Huang Liang-cheng (黃良成), principal of the Rueifong Elementary School in Tainan’s Nanhua District (南化) and third-place recipient of the Hoklo-language character and sound recognition award in the adult division at this year’s National Languages Competition, is calling on schools across the nation to do more to promote Taiwanese culture.
“I eat Taiwan’s rice, drink its water and walk its paths; of course I should know the Taiwanese language,” Huang said, referring to Hoklo (commonly known as Taiwanese).
He was selected to represent the city after winning the municipal-level competition in September.

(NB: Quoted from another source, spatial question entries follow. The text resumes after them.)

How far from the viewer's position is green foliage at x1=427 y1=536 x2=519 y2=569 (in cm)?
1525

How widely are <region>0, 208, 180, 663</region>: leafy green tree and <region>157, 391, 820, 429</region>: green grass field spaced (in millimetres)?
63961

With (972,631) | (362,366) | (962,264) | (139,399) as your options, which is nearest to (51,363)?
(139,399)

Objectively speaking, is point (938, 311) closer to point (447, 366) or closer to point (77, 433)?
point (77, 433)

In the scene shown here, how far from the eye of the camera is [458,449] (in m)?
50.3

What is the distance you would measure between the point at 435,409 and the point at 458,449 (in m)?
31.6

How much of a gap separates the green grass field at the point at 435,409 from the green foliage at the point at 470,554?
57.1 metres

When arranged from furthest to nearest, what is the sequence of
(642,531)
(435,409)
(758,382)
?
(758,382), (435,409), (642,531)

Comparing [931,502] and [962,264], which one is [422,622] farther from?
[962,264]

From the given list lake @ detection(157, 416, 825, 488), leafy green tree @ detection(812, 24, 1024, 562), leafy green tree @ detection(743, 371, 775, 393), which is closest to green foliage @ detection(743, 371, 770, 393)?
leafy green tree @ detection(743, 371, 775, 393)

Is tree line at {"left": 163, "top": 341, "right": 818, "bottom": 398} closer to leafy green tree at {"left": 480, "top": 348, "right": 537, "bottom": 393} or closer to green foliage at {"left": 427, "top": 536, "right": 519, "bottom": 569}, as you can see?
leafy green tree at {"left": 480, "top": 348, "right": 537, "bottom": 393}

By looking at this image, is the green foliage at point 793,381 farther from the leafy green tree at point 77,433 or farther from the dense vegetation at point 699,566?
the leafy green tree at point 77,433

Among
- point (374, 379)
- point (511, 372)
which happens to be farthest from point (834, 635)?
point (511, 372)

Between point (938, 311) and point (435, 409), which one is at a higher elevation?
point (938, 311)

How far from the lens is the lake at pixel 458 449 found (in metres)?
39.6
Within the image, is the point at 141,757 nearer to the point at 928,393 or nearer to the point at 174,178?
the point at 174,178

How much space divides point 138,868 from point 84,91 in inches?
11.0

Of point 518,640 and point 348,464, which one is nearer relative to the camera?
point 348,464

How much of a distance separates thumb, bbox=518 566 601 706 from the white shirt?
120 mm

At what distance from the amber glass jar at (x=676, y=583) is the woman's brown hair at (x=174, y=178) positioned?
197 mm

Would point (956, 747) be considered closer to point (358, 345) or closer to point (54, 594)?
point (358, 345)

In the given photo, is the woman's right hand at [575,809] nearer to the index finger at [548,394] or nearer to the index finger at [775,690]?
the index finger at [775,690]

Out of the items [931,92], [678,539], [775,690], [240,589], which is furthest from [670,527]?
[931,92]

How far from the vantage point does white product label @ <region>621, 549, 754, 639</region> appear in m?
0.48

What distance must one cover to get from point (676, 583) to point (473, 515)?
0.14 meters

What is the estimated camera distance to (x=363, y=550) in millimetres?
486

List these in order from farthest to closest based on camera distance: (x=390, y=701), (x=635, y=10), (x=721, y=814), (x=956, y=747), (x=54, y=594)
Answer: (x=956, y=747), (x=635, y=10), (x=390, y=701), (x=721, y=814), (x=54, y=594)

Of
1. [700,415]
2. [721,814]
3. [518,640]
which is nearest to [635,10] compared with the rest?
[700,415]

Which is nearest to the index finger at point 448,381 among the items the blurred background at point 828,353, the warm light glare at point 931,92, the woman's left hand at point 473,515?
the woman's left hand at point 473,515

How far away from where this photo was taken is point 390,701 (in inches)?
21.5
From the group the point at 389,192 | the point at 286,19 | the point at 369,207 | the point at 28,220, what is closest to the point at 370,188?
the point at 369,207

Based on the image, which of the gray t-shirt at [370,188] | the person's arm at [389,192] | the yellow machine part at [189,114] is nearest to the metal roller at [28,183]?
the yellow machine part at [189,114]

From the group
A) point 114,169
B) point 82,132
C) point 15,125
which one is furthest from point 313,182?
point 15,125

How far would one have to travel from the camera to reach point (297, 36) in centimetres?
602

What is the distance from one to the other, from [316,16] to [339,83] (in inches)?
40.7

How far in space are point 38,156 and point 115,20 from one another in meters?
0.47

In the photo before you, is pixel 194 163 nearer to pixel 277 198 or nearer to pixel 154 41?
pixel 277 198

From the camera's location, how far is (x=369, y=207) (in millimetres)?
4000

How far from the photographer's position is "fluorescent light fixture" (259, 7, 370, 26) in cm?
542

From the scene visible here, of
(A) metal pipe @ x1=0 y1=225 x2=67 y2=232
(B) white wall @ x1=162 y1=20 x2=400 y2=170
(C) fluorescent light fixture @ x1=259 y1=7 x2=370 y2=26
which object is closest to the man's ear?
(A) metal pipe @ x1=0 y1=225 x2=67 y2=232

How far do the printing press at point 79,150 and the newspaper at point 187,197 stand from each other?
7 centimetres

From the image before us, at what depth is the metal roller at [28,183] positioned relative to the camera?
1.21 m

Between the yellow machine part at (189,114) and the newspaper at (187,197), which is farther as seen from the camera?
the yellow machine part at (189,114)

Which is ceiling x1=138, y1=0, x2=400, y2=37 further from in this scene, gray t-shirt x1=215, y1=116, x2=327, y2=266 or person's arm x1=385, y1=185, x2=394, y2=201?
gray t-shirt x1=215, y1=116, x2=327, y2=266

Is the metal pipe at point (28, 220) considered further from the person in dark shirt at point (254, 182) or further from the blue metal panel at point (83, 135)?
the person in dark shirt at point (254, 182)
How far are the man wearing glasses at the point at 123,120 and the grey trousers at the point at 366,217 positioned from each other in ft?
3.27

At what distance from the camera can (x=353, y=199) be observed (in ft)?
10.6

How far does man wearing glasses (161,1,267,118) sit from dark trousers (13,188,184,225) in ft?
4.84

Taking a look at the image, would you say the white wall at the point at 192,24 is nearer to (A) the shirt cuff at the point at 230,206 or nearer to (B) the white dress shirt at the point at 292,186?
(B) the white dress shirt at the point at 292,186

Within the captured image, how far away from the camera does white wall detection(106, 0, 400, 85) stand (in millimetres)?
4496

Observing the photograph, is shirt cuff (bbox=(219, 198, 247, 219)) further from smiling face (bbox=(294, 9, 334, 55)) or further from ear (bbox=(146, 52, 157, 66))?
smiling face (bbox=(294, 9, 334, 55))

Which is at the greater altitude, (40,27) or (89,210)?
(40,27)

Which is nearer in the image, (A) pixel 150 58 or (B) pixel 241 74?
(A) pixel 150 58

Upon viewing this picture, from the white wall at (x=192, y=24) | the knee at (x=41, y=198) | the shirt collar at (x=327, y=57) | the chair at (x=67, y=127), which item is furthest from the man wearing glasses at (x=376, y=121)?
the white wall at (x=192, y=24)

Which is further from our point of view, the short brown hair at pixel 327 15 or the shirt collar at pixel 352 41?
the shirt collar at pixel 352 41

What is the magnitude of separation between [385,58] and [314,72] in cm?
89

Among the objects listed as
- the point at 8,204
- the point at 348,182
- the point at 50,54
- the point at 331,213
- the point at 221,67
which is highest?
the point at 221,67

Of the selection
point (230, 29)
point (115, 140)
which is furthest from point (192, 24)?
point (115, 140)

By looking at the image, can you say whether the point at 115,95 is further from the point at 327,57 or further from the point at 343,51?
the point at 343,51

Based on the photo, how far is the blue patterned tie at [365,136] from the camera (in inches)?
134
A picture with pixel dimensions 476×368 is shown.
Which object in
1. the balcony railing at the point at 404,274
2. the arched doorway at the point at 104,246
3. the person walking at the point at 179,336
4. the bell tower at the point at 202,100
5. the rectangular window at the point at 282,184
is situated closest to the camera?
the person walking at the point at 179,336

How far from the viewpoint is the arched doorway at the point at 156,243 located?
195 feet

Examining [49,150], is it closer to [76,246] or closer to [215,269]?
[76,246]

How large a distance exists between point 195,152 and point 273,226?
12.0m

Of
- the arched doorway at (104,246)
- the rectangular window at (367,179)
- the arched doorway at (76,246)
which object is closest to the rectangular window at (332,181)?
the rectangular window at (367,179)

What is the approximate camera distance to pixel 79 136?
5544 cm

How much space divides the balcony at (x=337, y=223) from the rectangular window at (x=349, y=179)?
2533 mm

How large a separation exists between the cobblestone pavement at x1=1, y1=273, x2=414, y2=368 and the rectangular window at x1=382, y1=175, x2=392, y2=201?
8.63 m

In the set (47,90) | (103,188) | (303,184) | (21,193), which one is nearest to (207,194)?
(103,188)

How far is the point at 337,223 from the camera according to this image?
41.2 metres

The Ministry of Education’s National Languages Competition — held this year from Saturday of last week to Monday in New Taipei City — is a competition for language proficiency in Chinese, Hoklo and Hakka.
In the character sound and form sections of the competition, contestants are provided with the sound or the written form of 100 characters, and then get evaluated on their ability to provide the correct counterpart in their written response.
Huang said that Hoklo is the common language used in Tainan County’s Guanmiao Township (關廟), where he was born and raised, but the political conditions of his youth meant that Mandarin Chinese was the language mandated in many situations, forcing him to abandon his interest in exploring Hoklo at that time.
As linguistic research of the language gained wider acceptance, he resumed Hoklo studies, particularly in the sound and written form of characters, Huang said.
He is currently a National Cheng Kung University and certified C2-level Hoklo speaker and a promoter of Hoklo teaching in his school, Huang said.
He said that he teaches Hoklo classes himself, because the remoteness of his school made hiring qualified Hoklo instructors difficult.
He is also teaching a class on classical literature in Hoklo, and is engaged in the promotion of the Three Character Classic in Hoklo, the Hoklo-language version of the Chinese-character canon, sanzijing (三字經).
“Language is the key to cultural heritage, and full language proficiency is based on listening, speaking, reading and writing competencies,” he said.
However, while children today are proficient in speaking and comprehending Hoklo, they are not able to write Hoklo and read it poorly, which is a form of “illiteracy” and a situation that is becoming increasingly “worrisome,” Huang said.
“This only hardens my resolve to push for localism in education,” he said.